Пару минут спустя коляска подкатила к воротам особняка Сефаню, племянника герцога Клайпеды. Герцог Марсталю командовал армией Валмиеры, разбитой в боях с Альгарве. После поражения он удалился в свое родовое поместье, племянник же его был вполне счастлив, принимая в своем доме оккупантов.

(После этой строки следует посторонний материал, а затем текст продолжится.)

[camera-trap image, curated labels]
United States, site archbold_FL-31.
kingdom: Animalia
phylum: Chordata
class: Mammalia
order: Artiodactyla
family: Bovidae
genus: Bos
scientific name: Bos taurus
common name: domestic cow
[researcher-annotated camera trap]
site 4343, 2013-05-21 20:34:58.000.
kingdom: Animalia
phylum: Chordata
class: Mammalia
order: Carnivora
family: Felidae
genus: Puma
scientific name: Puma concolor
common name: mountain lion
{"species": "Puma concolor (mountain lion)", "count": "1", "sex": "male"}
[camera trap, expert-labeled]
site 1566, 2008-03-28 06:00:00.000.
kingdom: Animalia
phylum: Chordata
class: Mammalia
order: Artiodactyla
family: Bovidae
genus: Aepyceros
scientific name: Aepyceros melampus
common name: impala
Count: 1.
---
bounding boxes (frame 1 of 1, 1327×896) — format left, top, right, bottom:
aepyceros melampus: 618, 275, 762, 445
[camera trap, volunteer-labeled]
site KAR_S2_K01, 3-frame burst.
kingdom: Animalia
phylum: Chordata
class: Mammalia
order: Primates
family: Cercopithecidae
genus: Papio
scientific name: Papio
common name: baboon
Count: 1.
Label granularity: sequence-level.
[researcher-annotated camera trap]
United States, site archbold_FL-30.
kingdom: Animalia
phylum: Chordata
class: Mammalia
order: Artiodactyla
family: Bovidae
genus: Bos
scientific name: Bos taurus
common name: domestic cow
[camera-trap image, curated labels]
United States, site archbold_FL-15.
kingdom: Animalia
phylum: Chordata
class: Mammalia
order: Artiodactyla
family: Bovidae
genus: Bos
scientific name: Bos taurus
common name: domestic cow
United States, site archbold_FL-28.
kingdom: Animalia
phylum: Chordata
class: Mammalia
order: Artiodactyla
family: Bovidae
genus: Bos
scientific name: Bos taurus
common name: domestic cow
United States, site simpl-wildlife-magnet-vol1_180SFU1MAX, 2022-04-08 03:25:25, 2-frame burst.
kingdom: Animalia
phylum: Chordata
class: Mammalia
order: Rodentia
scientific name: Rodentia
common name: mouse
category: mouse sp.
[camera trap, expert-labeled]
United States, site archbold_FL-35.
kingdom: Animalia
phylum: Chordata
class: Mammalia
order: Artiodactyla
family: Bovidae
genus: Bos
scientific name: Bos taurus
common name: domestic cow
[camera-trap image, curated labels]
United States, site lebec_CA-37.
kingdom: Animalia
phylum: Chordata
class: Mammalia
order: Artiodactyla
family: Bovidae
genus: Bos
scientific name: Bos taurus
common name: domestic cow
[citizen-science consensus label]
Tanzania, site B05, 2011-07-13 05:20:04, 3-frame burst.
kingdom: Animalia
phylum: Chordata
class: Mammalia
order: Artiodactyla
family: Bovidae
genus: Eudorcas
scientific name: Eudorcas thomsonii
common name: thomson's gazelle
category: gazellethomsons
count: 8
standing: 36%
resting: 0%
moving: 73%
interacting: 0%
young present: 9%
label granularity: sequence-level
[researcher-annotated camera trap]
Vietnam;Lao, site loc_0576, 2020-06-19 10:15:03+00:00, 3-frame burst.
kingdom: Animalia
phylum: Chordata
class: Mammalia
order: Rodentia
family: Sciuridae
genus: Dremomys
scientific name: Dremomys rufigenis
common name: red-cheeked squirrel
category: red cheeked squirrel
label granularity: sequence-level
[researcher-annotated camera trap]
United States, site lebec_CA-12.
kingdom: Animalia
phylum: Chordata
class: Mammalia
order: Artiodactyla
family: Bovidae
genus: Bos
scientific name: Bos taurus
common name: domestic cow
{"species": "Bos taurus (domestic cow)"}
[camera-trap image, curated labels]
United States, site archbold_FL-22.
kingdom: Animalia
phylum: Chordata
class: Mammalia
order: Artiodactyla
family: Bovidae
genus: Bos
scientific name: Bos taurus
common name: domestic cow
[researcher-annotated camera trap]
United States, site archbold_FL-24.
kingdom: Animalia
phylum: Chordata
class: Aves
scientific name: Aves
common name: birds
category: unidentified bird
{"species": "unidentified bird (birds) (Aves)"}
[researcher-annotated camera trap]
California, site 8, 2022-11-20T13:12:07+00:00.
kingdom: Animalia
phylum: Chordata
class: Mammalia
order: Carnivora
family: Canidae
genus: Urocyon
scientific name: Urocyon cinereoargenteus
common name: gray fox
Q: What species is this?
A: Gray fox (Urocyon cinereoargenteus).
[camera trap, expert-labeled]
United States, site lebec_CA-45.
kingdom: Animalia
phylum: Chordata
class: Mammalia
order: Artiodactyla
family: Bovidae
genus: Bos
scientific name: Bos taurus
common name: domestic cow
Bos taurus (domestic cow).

Как обычно, на подобных приемах альгарвейцы и валмиерцы присутствовали в равном числе. А вот спутницы и тех и других были неизменно светловолосы, молоды и красивы — Краста первым делом взялась оценивать потенциальных соперниц. Среди валмиеранок попадались и дворянки, как она сама, и уже знакомые по другим балам лица из простонародья, и какие-то совсем неизвестные. Маркиза поджала губки. Альгарвейцы могли выбирать: находить и отбрасывать — и пользовались этой привилегией бесстыдно.
К иным симпатичным личикам прилагались неестественно стройные фигурки. Эти по большей части толпились вокруг буфета, с восторженным писком поглощая благородные сыры и мясные закуски, каких не видывали, должно быть, уже много месяцев. Ни одна дворянка не стала бы объедаться столь позорным образом, но альгарвейские кавалеры следили за пиршеством своих подружек со снисходительными усмешками. «Должно быть, привели их сюда на откорм», — злорадно подумала Краста.